To call the fitA function we now have to pass not just the photosynthetic data and the model, but also the covariate data. Otherwise the fit and diagnostics are identical to before.

if(file.exists("fitC.RData")){
  load("fitC.RData")
} else{
  fitC <- fitA(dat,cov.data,model = C.model)
  save(fitC,file="fitC.RData")
}

par(mfrow=c(2,1))
plot(fitC$params,auto.layout = FALSE)    ## MCMC diagnostic plots
summary(fitC$params) ## parameter estimates  
gelman.plot(fitC$params)
gelman.diag(fitC$params)

## predicted vs observed plot
par(mfrow=c(1,1))
mstats <- summary(fitC$predict)
pmean <- mstats$statistics[grep("pmean", rownames(mstats$statistics)), 1]
plot(pmean, dat$Photo, pch = "+", xlab = "Predicted A", ylab = "Observed A")
abline(0,1,col=2,lwd=2)

##   
plot.photo(dat, fitC)

Citations

Dietze, M.C. (2014). Gaps in knowledge and data driving uncertainty in models of photosynthesis. Photosynth. Res., 19, 3–14.

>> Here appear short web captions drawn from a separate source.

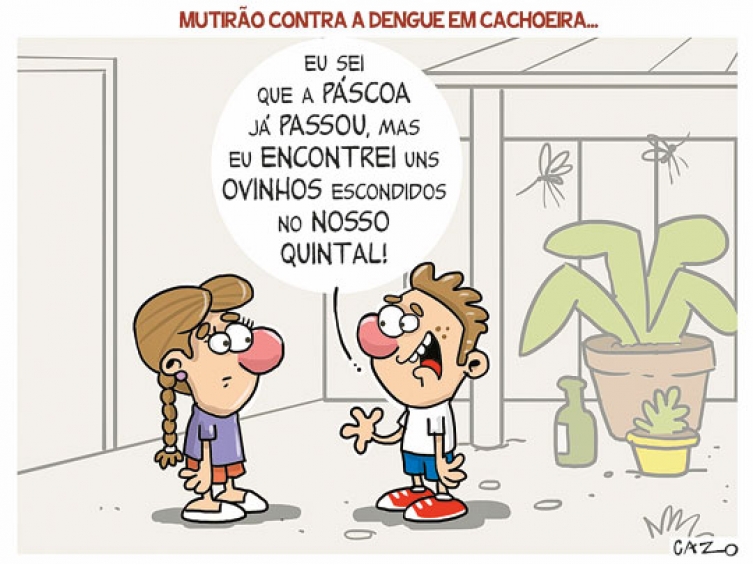 CAZO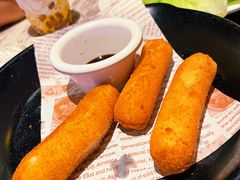 -火炉火自助餐(喜隆多店)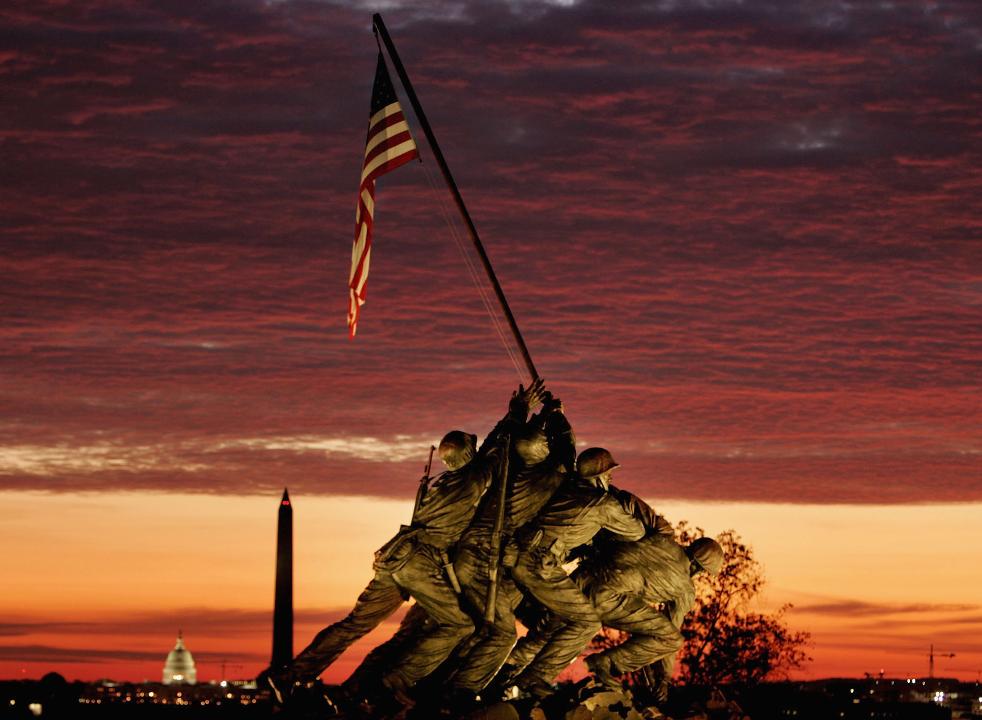 Veterans Day 2018: Free meals, deals and discounts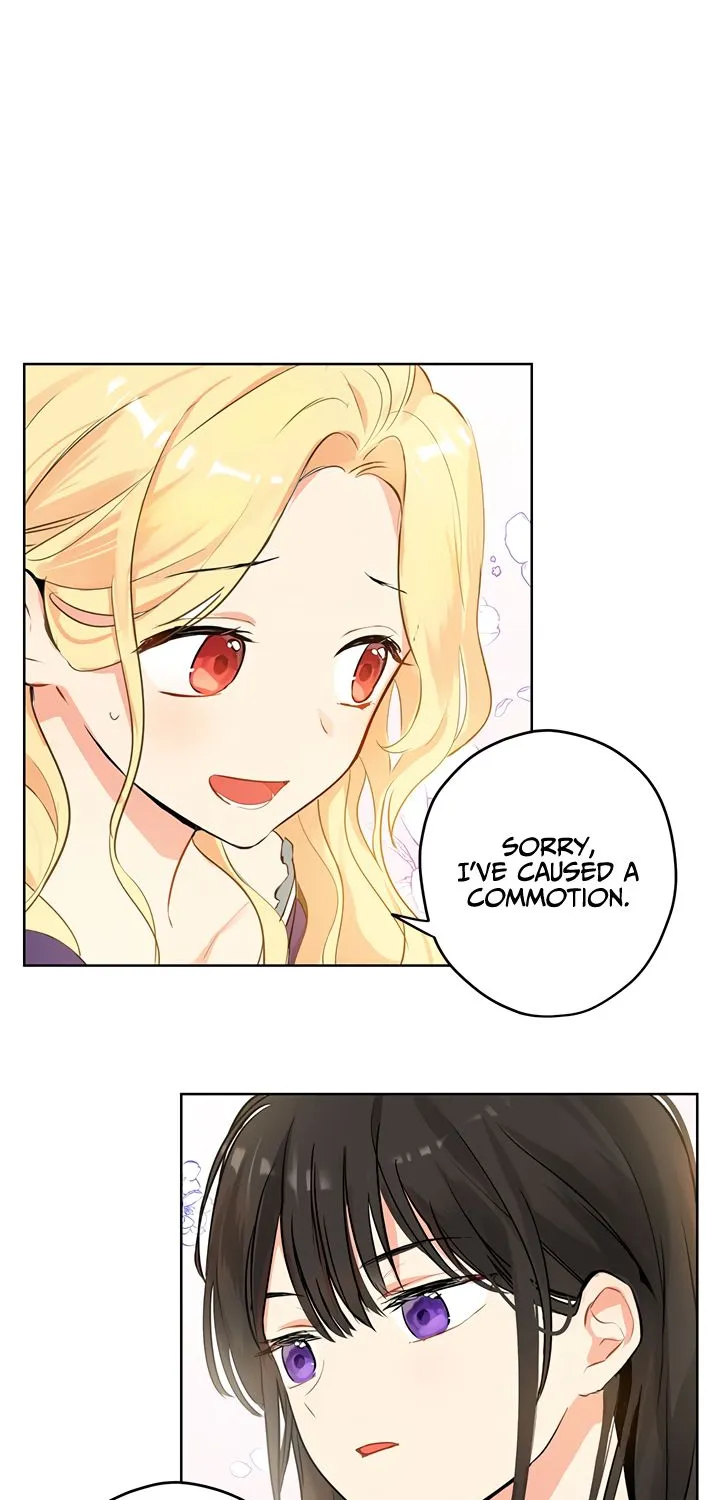 Read Actually I Was the Real One Manga Online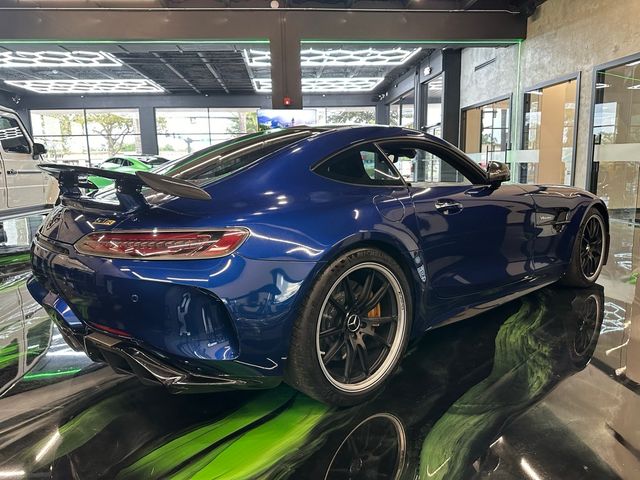 2020 Mercedes-Benz AMG GT R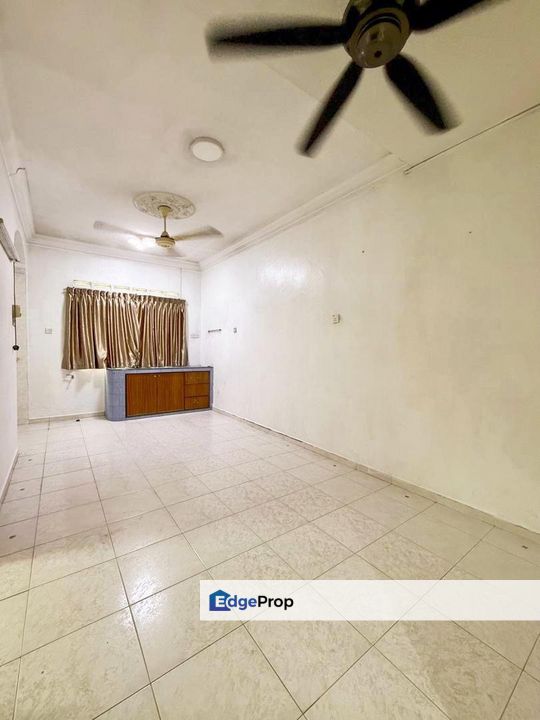 Taman Universiti @ Jalan Kebudayaan 3x /Single Storey Terrace House, Johor, Skudai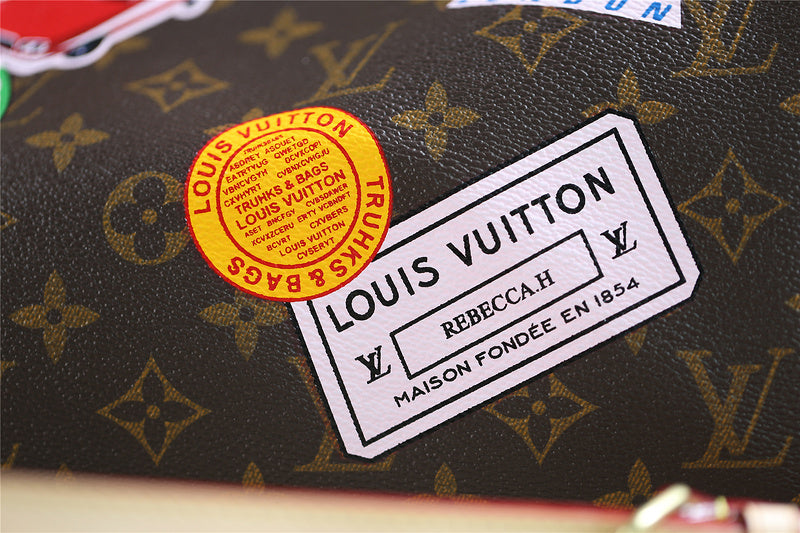 Glami GlamI Lu-Vi bags - 8188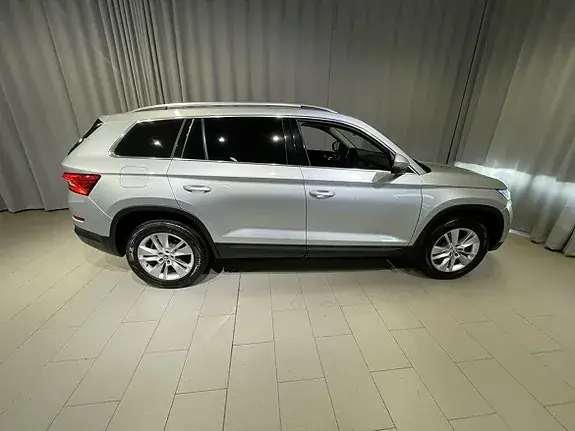 Skoda Kodiaq 2019 photo 4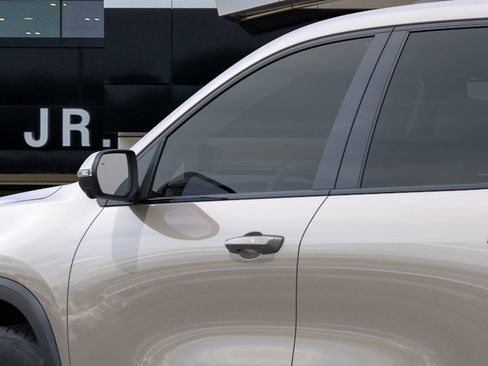 New 2026 GMC Acadia AT4 w/ Luxury Package AWD/4WD image 14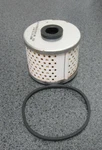 Carquest 86110 Fuel Filter For Komatsu 9132400320, M-f 1007165M91, F817F, New. Fixed Price $21.97.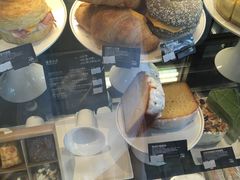 -星巴克(福州大洋百货分店)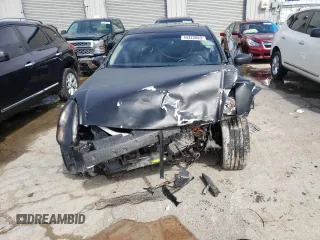 2004 Infiniti G35 w/Leather with VIN JNKCV54E74M300326, listed as a Copart auction lot 49777564 with 175,977 mi miles and Salvage Title. Bid and sale history available at DreamBid. Image 5.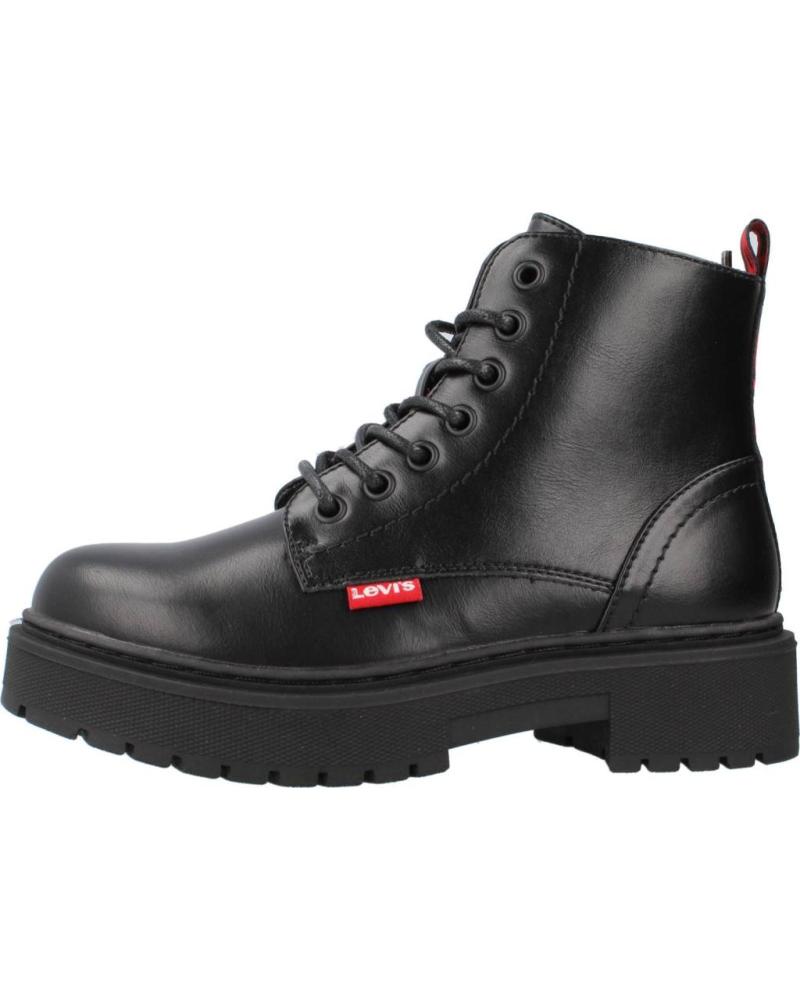 Botines shop levis niña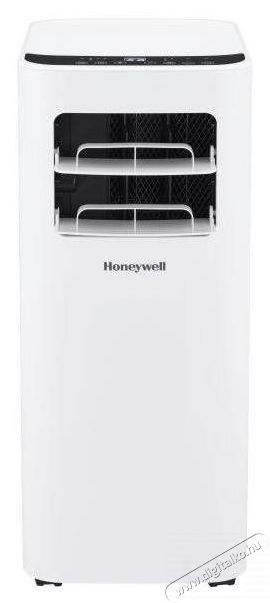 Honeywell Portable Air Conditioner HC09 WiFi H&aacute;ztart&aacute;s / Otthon / K&uuml;lt&eacute;r - Ventil&aacute;tor / L&eacute;gkondicion&aacute;l&oacute; - Mobil kl&iacute;ma - 515536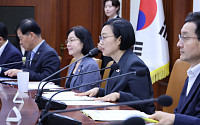한성숙 "AI 민주정부 시동…연말까지 47개 중앙기관 온-AI 확대"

Farquhar, G., Caemmerer, S. & Berry, J.A. (1980). A biochemical model of photosynthetic CO2 assimilation in leaves of C3 species. Planta, 149, 78–90.

Feng, X. & Dietze, M.C. (2013). Scale dependence in the effects of leaf ecophysiological traits on photosynthesis: Bayesian parameterization of photosynthesis models. New Phytol., 200, 1132–1144.